To do:
a) Answer these from the planted tank thread, giving each answer on its own line marked like its question:
(i) What wattage are the bulbs in the two compact lighting systems?
(ii) What bulb color temperature does the first reply call ideal?
(iii) How many java ferns were planted?
b) Print the part of the planted tank thread that begins at the words "If you are going" and stops after "planting the tank.".

Page excerpt:
↓↓↓
# want to start a planted 55g



## Guest (Jun 16, 2006)

hey everyone

i want to get into plants and such
i have a 55g and tis set up.
there r 2 plecos and 6 cichlids in the tank

lightly planted for now. would like tall plants. or taller plants.
i have a 48" fluorescent single bulb. i also have 2 compact lighting systems. but i have to get differant bulbs.. one of them runs 4 65W bulbs and the other one was 2 65W bulbs. both r 48" set ups. the one with 2 bulbs is set up 50/50 on each bulb. 50/10000K and 50/accentic. i would like to get 6700K bulbs or 5500K bulbs. 

i just need help getting started with the whole co2 thing and all.

please help!

thank you

-Sean


----------



## Guest (Jun 16, 2006)

What kind of cichlids do you have? Some of them will make a salad bar out of any plants you put in there. They also dig, so they would uproot the plants.

I know some semi-safe cichlid friendly plants are anubias and java fern. Both are hard to kill plants. The anubias are said to be distasteful to cichlids, so they don't eat it...even though I've read where people had their anubias ate. I guess it depends on the individual cichlids.

What types do you have?

If you are going with pressurized CO2, I'd use either 3 or 4 65w bulbs. That will be enough light to grow just about anything. I'd check on the cichlid types though before planting the tank. 

6700K bulbs are ideal. I know the range for plants is like 6000K-10000K though. Acitinic and 50/50 bulbs won't do much for your plants, so I wouldn't use those. They are more for SW tanks.


----------



## rcomeau (Apr 23, 2006)

I'm just learning about it myself. This link seems helpful...
http://www.aquatic-plants.org/articles/basics/pages/04_co2.html


----------



## Guest (Jun 17, 2006)

i have 4 african yellow labs, 6 african red zebras, and 2 plecos.


----------



## Guest (Jun 18, 2006)

planted 5 java ferns today.


----------



## Guest (Jun 19, 2006)

I hope you didn't bury the rhizome (stemlike part). It shouldn't be buried because it will rot if you do.

I'd watch the zebras and labs around the java ferns first. Both are omnivorous and may eat your plants. You could also add some anubias. Most fish won't eat them...but some will. It won't hurt to try them.


----------
↑↑↑
Dataset:
↓↓↓
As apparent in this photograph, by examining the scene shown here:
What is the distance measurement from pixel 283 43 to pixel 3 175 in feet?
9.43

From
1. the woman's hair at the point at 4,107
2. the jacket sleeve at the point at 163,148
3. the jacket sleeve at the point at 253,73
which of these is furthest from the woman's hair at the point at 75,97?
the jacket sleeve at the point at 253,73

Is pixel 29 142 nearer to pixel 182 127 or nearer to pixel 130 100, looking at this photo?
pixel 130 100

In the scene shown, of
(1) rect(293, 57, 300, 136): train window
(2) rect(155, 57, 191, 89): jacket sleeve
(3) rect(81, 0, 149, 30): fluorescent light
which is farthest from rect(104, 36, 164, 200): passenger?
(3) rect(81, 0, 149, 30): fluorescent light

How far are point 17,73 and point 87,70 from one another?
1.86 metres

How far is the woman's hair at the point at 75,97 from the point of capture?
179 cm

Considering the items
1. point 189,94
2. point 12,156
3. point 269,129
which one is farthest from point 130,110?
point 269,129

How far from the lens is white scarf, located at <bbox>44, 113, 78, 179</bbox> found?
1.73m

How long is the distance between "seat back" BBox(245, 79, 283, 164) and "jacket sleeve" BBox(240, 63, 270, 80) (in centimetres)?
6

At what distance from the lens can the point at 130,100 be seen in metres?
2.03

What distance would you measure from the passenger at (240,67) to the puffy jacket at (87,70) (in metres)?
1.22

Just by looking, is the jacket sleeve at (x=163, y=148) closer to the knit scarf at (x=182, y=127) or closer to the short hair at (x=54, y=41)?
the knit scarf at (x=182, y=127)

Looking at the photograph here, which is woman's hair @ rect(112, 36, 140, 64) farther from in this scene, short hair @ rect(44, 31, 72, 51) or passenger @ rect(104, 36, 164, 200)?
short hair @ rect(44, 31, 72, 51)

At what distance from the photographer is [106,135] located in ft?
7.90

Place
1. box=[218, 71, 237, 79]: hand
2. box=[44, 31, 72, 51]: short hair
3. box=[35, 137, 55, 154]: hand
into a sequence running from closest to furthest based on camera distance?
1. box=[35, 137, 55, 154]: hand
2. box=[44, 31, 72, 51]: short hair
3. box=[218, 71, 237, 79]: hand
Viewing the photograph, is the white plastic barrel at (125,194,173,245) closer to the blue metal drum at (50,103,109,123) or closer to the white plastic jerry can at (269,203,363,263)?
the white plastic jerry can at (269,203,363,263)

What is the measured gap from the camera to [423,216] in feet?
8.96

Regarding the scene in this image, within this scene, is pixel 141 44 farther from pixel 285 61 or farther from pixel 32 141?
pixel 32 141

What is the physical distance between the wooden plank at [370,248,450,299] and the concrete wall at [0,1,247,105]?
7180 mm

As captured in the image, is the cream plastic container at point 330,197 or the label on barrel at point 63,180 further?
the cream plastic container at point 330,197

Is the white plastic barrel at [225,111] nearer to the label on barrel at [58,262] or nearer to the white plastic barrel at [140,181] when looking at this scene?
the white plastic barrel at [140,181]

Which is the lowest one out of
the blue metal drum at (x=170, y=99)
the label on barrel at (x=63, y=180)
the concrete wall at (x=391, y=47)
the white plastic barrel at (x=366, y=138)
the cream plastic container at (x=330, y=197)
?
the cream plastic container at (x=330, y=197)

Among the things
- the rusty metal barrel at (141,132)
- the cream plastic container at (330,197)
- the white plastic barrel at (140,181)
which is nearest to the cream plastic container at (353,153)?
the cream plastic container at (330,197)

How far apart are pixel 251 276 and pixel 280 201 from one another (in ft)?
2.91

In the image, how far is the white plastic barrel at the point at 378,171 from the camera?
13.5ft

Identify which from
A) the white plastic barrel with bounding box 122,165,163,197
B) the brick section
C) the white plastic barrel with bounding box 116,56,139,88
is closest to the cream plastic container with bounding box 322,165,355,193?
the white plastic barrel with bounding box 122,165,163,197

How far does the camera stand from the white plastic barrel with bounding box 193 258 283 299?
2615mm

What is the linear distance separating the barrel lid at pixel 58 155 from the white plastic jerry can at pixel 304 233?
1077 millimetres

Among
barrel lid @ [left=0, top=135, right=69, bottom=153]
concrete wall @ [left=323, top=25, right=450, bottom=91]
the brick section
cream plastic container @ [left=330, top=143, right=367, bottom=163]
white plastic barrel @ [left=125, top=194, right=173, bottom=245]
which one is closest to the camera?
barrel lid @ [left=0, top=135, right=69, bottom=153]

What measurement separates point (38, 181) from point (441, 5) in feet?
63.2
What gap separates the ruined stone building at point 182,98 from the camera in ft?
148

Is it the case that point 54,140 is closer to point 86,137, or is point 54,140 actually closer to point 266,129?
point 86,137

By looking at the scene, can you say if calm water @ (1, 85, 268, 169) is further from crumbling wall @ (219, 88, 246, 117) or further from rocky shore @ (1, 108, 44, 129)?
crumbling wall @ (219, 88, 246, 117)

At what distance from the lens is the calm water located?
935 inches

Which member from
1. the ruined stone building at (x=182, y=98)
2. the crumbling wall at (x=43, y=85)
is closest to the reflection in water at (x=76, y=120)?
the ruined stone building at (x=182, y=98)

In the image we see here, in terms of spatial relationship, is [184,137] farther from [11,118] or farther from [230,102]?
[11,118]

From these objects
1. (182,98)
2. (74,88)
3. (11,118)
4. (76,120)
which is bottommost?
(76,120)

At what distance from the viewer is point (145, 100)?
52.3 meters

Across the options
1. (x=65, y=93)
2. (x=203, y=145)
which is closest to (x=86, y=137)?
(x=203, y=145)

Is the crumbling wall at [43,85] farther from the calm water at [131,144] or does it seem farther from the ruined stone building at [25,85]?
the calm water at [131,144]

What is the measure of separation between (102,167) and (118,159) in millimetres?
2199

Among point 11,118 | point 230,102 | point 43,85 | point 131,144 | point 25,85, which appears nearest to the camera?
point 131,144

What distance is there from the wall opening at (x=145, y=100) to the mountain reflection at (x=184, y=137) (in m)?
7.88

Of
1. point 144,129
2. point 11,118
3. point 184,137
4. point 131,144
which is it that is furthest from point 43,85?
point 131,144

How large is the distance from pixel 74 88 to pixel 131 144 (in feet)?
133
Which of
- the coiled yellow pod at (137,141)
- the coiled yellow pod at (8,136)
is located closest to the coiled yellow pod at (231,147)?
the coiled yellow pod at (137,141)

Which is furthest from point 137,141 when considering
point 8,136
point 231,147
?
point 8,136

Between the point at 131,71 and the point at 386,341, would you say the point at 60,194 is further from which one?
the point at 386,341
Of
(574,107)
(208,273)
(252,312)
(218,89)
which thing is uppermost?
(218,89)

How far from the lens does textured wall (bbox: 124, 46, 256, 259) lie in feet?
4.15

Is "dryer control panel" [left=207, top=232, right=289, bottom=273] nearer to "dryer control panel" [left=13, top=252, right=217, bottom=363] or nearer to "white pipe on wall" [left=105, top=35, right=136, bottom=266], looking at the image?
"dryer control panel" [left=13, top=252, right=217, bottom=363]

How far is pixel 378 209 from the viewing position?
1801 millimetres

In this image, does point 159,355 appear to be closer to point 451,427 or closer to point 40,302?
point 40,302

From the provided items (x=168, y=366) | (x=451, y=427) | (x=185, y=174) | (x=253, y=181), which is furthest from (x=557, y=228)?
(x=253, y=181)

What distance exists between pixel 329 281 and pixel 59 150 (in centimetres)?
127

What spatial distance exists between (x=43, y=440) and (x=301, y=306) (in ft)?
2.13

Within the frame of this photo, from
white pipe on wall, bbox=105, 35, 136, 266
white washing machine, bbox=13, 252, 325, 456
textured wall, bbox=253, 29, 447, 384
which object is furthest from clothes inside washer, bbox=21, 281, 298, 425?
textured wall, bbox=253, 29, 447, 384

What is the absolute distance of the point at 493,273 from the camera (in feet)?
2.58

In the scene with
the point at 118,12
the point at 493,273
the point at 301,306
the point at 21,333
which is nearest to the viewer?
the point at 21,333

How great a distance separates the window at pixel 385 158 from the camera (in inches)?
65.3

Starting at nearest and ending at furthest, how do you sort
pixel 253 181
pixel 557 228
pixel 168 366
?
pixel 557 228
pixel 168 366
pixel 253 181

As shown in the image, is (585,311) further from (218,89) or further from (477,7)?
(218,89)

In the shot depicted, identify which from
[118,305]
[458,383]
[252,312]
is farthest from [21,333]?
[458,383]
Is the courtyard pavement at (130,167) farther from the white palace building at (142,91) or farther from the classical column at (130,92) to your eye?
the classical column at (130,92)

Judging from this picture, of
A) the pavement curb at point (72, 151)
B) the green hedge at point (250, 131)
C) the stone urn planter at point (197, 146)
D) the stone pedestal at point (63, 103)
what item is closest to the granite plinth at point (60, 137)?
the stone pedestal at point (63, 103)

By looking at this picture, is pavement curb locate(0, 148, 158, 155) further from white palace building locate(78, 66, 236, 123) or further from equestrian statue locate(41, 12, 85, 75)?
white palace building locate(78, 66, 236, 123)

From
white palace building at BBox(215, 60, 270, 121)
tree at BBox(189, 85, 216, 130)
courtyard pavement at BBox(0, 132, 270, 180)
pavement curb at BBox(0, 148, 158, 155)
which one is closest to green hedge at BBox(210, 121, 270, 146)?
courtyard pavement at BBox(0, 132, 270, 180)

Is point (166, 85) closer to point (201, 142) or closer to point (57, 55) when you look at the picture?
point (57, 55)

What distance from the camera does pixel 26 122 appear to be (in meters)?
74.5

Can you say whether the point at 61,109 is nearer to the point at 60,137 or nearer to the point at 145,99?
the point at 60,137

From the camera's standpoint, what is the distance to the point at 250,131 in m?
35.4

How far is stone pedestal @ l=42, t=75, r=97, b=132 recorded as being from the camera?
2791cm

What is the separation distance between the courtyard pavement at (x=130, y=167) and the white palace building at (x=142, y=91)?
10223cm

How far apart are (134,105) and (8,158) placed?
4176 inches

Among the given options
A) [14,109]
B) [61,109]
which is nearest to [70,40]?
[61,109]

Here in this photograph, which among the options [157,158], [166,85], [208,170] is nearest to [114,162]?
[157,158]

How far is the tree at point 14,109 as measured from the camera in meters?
↑↑↑
Results by task:
a)
(i) 65W
(ii) 6700K
(iii) Five

b)
If you are going with pressurized CO2, I'd use either 3 or 4 65w bulbs. That will be enough light to grow just about anything. I'd check on the cichlid types though before planting the tank.